Pathologists rely on whole slide images (WSIs) to diagnose cancer by identifying tumor cells and subtypes. Deep learning models, particularly weakly supervised ones, classify WSIs using image tiles but may overlook false positives and negatives due to the heterogeneous nature of tumors. Both cancerous and healthy cells can proliferate in patterns that extend beyond individual tiles, leading to errors at the tile level that result in inaccurate tumor-level classifications.
To address this limitation, we introduce NATMIL (Neighborhood Attention Transformer Multiple Instance Learning), which utilizes the Neighborhood Attention Transformer to incorporate contextual dependencies among WSI tiles. NATMIL enhances multiple instance learning by integrating a broader tissue context into the model. Our approach enhances the accuracy of tumor classification by considering the broader tissue context, thus reducing errors associated with isolated tile analysis.

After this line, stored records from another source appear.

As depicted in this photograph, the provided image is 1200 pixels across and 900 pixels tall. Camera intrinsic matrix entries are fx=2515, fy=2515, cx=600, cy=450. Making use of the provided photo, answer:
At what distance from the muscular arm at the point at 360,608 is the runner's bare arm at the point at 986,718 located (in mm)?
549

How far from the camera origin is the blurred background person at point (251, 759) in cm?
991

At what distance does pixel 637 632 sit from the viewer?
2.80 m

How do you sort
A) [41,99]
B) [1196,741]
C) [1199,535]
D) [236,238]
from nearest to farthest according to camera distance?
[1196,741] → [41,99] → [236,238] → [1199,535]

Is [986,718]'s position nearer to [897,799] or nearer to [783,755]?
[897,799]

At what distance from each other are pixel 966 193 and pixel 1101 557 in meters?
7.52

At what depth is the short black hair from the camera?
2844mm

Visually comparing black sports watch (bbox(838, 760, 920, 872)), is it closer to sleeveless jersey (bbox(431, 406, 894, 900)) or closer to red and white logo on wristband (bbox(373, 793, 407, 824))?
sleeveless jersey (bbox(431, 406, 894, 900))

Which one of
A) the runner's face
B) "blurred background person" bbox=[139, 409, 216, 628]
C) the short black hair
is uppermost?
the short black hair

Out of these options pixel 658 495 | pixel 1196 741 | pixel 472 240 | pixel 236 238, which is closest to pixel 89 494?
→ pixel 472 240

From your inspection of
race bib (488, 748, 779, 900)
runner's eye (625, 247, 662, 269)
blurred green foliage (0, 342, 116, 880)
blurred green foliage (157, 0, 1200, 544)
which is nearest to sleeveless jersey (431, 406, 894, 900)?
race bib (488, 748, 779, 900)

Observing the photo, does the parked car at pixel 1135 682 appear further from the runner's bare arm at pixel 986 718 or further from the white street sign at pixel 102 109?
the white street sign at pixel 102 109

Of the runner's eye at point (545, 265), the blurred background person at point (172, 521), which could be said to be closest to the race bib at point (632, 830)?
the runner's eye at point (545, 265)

We conducted a quantitative analysis to evaluate NATMIL’s performance against other weakly supervised algorithms. When applied to subtyping non-small cell lung cancer (NSCLC) and lymph node (LN) tumors, NATMIL demonstrated superior accuracy. Specifically, NATMIL achieved accuracy values of 89.6% on the Camelyon dataset and 88.1% on the TCGA-LUSC dataset, outperforming existing methods. These results underscore NATMIL’s potential as a robust tool for improving the precision of cancer diagnosis using WSIs.
Our findings demonstrate that NATMIL significantly improves tumor classification accuracy by reducing errors associated with isolated tile analysis. The integration of contextual dependencies enhances the precision of cancer diagnosis using WSIs, highlighting NATMILs´ potential as a robust tool in pathology.